The next day was busy with visitors, both family and nurses, and doctors and lactation consultants. I learned my lesson the hard way that for future children, NO VISITORS ALLOWED on the first day. But we were just so excited for everyone to meet our first child that we welcomed everyone and anyone who wanted to come. My dizziness subsided, but now I was itching nonstop. Twenty four hours in, I mentioned this and the medical staff realized I must have been having a reaction to the morphine. I didn't even know I was on morphine. They stopped that, and FINALLY, I felt back to normal. The pain from the C-Section was totally tolerable without all those meds. I wish I had known to advocate for that in advance. (Lots of lessons being learned, right?)
We were sent home on a snowy afternoon, and I sat next to my son in the car, staring at him and watching the snowflakes swirl around us - I couldn't wait to get home to see our dog and introduce them. Upon entering our home, little Boden got things off to a roaring start by blowing through his diaper and carefully selected "coming home onesie" with one giant load. My brother-in-law got this on video and when I watch this video now, I laugh at our unskilled parenting and complete inability to get all the poop off - now THAT is a video I'm grateful to have!
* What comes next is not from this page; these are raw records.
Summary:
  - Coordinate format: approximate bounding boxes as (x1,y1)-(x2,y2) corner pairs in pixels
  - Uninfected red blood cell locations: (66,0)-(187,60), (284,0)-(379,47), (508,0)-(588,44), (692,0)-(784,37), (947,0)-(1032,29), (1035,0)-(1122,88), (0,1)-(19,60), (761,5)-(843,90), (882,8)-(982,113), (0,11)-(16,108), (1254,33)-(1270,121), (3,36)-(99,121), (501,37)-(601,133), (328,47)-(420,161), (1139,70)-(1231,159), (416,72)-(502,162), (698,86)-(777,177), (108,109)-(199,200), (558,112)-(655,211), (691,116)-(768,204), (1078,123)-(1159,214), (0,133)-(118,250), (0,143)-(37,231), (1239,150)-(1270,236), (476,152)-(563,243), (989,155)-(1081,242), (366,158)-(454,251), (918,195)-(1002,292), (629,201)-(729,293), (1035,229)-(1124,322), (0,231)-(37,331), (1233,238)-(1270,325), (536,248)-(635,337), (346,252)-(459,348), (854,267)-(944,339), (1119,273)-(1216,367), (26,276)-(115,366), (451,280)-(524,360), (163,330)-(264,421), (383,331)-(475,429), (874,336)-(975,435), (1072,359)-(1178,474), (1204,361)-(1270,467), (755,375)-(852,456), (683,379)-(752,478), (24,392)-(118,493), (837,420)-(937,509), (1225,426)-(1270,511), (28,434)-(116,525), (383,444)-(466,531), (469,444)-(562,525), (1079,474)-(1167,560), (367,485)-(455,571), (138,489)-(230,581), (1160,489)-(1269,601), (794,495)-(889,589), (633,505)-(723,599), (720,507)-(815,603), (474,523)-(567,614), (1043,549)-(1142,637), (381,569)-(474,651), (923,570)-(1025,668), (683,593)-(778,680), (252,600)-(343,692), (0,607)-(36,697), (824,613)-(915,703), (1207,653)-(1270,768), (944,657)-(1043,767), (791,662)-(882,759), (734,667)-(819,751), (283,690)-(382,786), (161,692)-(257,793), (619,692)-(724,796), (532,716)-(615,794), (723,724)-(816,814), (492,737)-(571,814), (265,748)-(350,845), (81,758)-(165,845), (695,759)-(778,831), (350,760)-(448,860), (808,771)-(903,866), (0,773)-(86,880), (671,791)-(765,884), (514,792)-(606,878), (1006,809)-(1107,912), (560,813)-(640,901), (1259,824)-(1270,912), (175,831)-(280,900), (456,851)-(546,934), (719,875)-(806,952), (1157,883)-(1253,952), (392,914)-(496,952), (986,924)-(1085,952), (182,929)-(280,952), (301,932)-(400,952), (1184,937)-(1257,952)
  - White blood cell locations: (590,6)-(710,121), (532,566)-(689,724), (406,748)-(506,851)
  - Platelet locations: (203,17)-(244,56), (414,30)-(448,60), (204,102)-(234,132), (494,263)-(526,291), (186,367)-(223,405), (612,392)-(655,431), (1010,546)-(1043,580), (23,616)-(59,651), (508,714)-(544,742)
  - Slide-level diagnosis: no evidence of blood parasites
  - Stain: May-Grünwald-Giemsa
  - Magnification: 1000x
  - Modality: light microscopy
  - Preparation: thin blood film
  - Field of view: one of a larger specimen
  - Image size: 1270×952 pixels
I know this is supposed to be a birth story, but I wanted to touch back to my first statement about feeling I was "born to be a mother." Unfortunately, my experience of motherhood in those early days was not at all that I had imagined. I suffered through the baby blues day in and day out...perplexed, guilty and utterly disappointed with myself for not "feeling the joy" that everyone told me about. And my nursing story? The short version of that goes like this: "It didn't work out." All I felt was anxiety and worry and exhaustion...and love - of course, I felt so much insanely intense love. But I cried every day for 6 weeks, and I don't hide this part of my story (or the next two stories that followed...that were far less dramatic but included the same 6-week blues). My birth stories include those days that followed, and if I can be a voice for anyone else living through them, to reassure them it DOES get better, to put their anxiety at bay for a moment to say, "you're not alone" then my own dark days were not in vain.
Even with the ups and downs, looking back, I love my first birth story - because it's the story of when my transformation began and I continue to transform every day, through the love and labor of raising my three children. And I'm grateful beyond measure for this journey of motherhood and all that it has brought me so far. Oh, and tiny baby Boden started Middle School this fall!